Fragmento seleccionado:
____________________
A pesar de lo que pensara de mí por ese motivo, me saludó con extrema amabilidad e incluso con lo que me parecieron muestras exageradas de afecto. Confesó que le encantaba, que era la chica que siempre había deseado para su hijo, etc., de modo que no creí ni una palabra. La verdad es que consideraba a su hijo demasiado joven para casarse. No halló en mí ningún fallo. Desde luego, podía haber sido peor: hija de un vendedor de tabaco (lo que entonces era símbolo de desastre) o una joven divorciada (ya había algunas) o incluso una corista. Sin duda pensó que, con nuestras perspectivas, el compromiso se esfumaría. Así que se mostró muy dulce conmigo, dejándome algo confusa. A Archie, de acuerdo con su temperamento, le daba igual lo que pensáramos la una de la otra. Iba por la vida con la buena costumbre de no importarle lo que pensaran los demás de él y de sus cosas; sólo se preocupaba de lo suyo.
Así pues, seguíamos comprometidos, pero nuestro matrimonio seguía siendo tanto o más remoto. El ascenso en la aviación era igual que en cualquier otro sitio. Se había desanimado porque sufría de sinusitis al volar. Tenía muchos dolores, pero siguió adelante. Me escribía cartas llenas de tecnicismo sobre los aviones «Farman» y «Avros», opinando sobre los que ponían en peligro la vida del piloto y los que eran seguros y tendrían éxito. Al final me familiaricé con los nombres de su escuadrilla: Joubert de la Ferté, Brooke-Popham, John Salmón. Un primo suyo irlandés había estrellado ya tantos aviones, que estaba casi permanentemente en tierra.
Parece raro que no me preocupara de su integridad física. Volar era peligroso, pero también lo era la caza y ya me había acostumbrado a que la gente se rompiera la crisma en ese terreno. Era uno de los azares de la vida. En aquella época no se insistía mucho en la seguridad; el eslogan «seguridad en el trabajo» se habría considerado algo ridículo. Era fantástico relacionarse con este nuevo medio de locomoción. Archie fue uno de los primeros pilotos que volaron. Tenía el número 105 ó 106 me parece; me sentía muy orgullosa de él.
____________________
Entradas de datos recopiladas

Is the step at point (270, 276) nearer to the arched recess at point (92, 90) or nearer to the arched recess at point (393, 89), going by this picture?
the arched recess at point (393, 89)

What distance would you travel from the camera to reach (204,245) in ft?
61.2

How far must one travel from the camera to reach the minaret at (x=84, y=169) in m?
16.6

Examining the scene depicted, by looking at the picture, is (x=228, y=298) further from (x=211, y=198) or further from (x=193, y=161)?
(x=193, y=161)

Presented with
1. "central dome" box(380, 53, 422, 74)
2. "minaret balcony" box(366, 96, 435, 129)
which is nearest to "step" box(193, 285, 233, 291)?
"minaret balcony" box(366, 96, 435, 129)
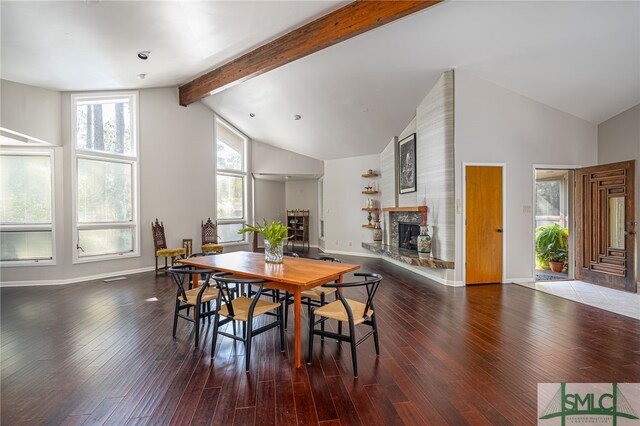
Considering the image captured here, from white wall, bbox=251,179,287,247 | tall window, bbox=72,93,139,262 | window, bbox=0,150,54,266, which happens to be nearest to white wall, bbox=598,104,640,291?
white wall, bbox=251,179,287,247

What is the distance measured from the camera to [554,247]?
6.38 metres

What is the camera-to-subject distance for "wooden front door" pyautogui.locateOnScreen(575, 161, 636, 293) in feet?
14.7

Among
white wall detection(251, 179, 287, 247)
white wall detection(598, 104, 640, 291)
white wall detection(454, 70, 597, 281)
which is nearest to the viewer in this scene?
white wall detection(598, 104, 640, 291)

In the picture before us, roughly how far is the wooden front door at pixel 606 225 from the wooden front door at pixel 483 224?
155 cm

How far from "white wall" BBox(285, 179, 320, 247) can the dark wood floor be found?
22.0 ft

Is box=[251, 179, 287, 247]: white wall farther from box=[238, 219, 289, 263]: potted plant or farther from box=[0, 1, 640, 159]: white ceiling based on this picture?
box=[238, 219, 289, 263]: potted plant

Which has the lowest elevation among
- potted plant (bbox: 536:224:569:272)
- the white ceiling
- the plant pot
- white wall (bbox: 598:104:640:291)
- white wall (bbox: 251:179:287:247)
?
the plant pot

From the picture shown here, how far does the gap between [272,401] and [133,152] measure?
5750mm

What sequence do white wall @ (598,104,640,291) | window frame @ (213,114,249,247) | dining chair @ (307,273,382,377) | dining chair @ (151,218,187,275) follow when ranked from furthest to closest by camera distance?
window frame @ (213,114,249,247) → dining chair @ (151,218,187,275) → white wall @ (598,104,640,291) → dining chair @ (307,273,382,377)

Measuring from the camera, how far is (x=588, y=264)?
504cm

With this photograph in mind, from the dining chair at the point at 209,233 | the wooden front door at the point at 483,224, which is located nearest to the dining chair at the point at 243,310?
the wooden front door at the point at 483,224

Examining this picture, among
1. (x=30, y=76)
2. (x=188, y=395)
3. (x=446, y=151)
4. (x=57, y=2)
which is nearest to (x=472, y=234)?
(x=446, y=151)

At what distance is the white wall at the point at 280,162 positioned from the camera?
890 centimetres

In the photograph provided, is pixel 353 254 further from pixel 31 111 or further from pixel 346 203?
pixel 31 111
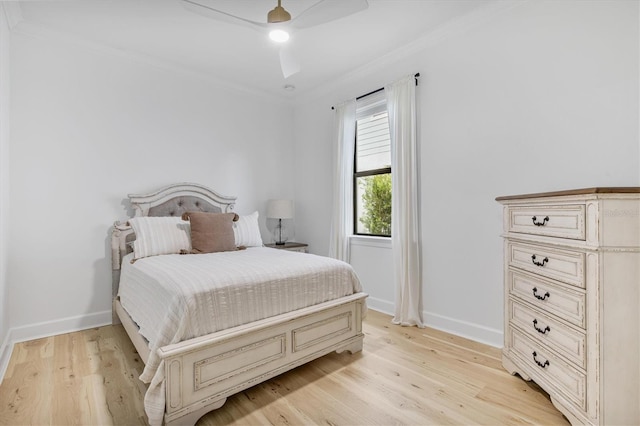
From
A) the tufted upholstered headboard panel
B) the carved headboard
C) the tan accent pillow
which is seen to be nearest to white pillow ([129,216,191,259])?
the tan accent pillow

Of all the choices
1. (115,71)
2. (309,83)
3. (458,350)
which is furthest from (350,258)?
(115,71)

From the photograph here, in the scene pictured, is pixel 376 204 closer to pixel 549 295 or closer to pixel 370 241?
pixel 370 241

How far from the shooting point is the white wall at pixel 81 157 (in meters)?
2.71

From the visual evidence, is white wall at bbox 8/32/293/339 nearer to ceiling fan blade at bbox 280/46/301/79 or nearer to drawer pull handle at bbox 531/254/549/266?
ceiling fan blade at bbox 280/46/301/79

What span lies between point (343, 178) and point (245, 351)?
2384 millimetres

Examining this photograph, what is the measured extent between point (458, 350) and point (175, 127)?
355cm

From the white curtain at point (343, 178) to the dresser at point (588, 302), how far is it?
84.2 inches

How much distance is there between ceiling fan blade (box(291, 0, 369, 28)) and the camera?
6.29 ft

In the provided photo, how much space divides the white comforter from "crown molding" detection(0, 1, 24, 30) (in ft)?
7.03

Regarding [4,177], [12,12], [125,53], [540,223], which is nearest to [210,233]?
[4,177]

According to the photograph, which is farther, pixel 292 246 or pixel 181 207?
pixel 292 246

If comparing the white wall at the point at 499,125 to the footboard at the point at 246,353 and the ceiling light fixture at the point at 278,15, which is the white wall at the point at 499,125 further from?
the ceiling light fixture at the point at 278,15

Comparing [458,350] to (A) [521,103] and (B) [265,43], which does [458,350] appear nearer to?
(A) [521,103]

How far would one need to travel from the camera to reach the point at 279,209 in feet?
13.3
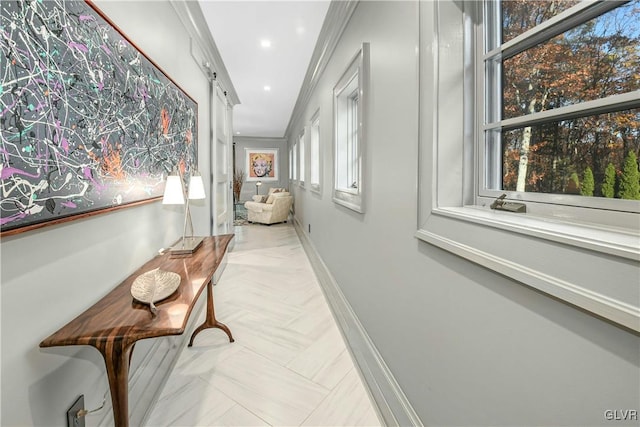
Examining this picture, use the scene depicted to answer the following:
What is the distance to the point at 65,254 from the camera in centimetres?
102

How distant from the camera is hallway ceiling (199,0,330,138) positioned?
____________________
Tarea a realizar: Según el fragmento, ¿qué dolencia sufría Archie al volar? Los ítems no son necesarios aquí.

Respuesta al ejercicio: Sinusitis.